_Task goal_
Rewrite the entries from the line containing "In the photograph, which" through the end of the entries, swapping "nearer" for "closer" and changing nothing else.

_Spatial reasoning dataset excerpts_
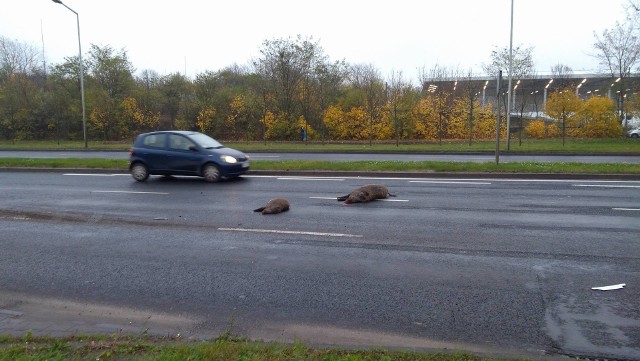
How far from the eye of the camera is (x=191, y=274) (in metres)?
6.16

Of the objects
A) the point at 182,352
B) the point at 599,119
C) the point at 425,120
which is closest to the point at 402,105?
the point at 425,120

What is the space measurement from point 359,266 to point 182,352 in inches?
122

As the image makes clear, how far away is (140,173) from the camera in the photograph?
1570 centimetres

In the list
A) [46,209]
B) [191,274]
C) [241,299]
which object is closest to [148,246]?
[191,274]

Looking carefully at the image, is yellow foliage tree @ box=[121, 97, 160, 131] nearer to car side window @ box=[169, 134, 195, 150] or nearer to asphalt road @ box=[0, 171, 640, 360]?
car side window @ box=[169, 134, 195, 150]

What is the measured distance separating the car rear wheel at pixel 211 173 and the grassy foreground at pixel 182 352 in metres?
11.2

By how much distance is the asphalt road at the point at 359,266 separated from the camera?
14.8 feet

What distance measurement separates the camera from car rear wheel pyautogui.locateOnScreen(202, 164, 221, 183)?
15.1 metres

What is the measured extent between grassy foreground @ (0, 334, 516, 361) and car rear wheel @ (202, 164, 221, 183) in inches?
442

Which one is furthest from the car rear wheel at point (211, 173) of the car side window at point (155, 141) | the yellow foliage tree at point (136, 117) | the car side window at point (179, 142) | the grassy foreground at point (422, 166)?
the yellow foliage tree at point (136, 117)

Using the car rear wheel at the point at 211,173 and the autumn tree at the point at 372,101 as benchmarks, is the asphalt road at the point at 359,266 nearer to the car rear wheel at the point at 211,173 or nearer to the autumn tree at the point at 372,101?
the car rear wheel at the point at 211,173

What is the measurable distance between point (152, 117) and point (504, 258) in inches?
1718

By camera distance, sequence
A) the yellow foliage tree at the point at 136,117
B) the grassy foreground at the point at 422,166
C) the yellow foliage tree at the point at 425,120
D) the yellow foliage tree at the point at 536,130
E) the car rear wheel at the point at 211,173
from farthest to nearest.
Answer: the yellow foliage tree at the point at 136,117
the yellow foliage tree at the point at 425,120
the yellow foliage tree at the point at 536,130
the grassy foreground at the point at 422,166
the car rear wheel at the point at 211,173

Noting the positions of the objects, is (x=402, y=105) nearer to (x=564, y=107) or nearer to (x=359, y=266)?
(x=564, y=107)
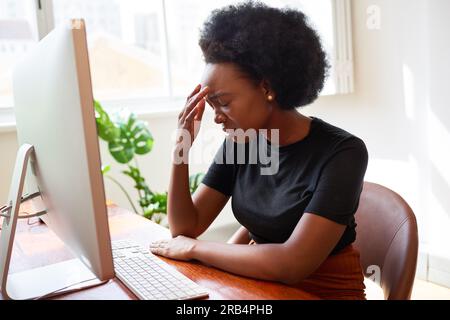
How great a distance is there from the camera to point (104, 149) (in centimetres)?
244

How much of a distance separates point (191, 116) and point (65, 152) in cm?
52

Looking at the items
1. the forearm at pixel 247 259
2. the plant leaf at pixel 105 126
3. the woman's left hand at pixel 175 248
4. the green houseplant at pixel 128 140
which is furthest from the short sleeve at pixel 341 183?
the plant leaf at pixel 105 126

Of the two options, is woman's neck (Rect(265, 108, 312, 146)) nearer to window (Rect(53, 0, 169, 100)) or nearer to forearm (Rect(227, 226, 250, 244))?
forearm (Rect(227, 226, 250, 244))

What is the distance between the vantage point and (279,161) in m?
1.18

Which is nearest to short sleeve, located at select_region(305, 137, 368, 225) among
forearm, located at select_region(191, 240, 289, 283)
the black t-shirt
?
the black t-shirt

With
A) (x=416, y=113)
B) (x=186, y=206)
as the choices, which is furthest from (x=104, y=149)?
(x=416, y=113)

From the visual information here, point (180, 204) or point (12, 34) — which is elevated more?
point (12, 34)

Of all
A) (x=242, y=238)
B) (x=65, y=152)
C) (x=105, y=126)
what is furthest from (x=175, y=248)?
(x=105, y=126)

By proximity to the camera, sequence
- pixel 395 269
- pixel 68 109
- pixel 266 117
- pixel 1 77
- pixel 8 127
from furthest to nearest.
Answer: pixel 1 77, pixel 8 127, pixel 266 117, pixel 395 269, pixel 68 109

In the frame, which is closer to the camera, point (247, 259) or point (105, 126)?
point (247, 259)

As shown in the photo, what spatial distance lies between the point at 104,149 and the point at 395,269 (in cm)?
181

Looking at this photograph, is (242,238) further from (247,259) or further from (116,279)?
(116,279)

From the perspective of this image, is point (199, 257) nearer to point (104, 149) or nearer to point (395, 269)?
point (395, 269)

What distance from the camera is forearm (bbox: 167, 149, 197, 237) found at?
1.23 metres
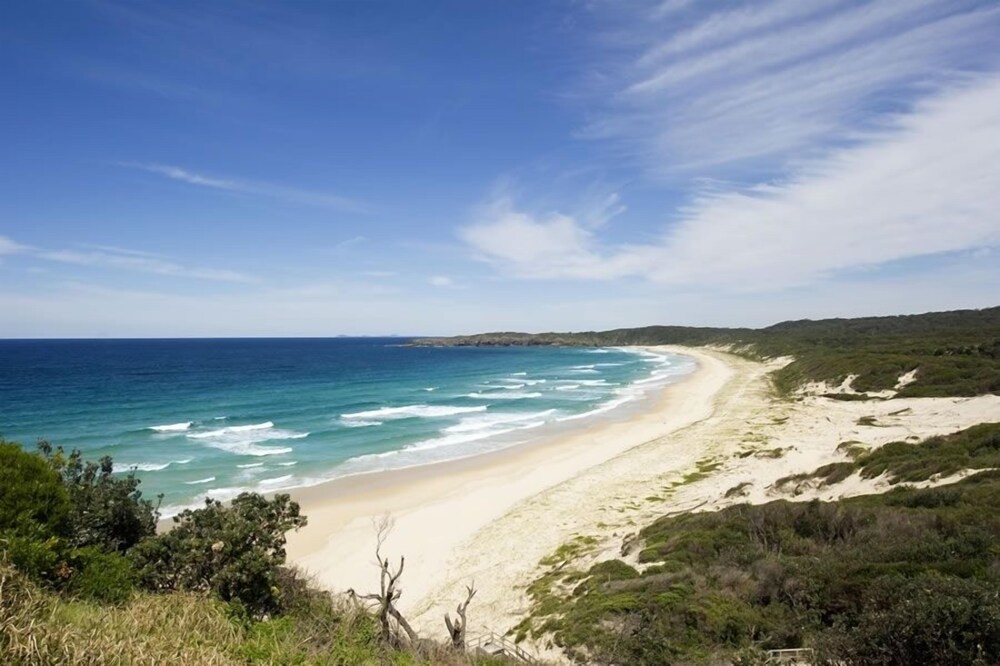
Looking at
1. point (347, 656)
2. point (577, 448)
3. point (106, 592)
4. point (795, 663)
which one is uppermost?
point (106, 592)

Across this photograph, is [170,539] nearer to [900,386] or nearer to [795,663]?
[795,663]

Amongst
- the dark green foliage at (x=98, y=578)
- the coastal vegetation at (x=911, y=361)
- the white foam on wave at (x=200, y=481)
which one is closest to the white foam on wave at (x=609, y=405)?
the coastal vegetation at (x=911, y=361)

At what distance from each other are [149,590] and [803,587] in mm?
9934

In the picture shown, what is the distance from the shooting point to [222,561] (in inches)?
316

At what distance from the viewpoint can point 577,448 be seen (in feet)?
102

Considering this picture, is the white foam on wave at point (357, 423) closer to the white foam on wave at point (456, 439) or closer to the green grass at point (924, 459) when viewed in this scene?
the white foam on wave at point (456, 439)

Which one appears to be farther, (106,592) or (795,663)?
(795,663)

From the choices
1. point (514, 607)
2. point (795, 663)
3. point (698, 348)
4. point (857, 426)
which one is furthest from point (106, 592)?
point (698, 348)

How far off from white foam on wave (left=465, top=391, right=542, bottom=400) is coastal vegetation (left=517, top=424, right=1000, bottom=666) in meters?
40.9

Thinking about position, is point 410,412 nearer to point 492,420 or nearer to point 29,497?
point 492,420

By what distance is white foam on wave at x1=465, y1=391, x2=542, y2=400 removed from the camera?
181 feet

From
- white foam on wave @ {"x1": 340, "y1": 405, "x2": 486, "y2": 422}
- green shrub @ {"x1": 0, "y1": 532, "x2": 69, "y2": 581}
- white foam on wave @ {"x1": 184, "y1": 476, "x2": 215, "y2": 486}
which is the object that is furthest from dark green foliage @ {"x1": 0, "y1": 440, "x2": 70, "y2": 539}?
white foam on wave @ {"x1": 340, "y1": 405, "x2": 486, "y2": 422}

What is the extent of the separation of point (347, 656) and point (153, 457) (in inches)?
1124

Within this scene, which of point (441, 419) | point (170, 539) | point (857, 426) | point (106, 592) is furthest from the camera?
point (441, 419)
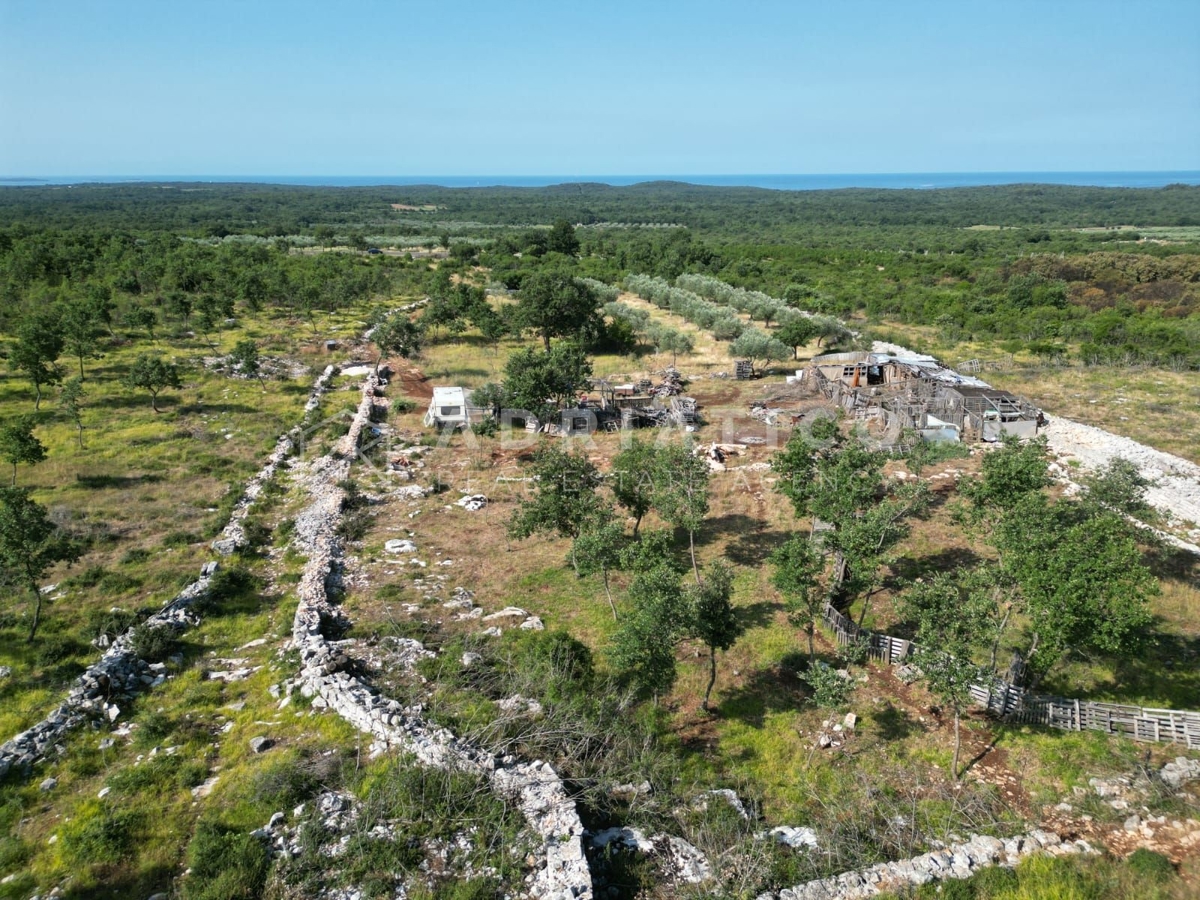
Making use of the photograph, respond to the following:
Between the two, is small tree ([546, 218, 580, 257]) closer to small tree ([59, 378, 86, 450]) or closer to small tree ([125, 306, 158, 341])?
small tree ([125, 306, 158, 341])

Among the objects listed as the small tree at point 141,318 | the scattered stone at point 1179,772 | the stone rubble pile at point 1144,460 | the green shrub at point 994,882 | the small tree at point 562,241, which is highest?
the small tree at point 562,241

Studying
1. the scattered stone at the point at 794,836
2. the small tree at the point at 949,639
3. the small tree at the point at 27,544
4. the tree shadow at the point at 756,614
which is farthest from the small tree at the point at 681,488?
the small tree at the point at 27,544

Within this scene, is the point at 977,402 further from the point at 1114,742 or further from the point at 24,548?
the point at 24,548

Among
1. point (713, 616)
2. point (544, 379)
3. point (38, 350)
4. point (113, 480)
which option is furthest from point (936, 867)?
point (38, 350)

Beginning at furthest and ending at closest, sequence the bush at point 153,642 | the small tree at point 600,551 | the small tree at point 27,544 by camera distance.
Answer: the small tree at point 600,551 < the small tree at point 27,544 < the bush at point 153,642

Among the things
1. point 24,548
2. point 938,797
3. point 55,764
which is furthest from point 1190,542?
point 24,548

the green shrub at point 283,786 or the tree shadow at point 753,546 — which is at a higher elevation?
the tree shadow at point 753,546

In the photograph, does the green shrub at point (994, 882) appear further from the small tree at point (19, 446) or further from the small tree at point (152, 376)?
the small tree at point (152, 376)

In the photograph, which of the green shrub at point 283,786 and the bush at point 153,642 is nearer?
the green shrub at point 283,786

_Reply to the task_
In the photograph, which of the green shrub at point 283,786 and the bush at point 153,642 is closer?
the green shrub at point 283,786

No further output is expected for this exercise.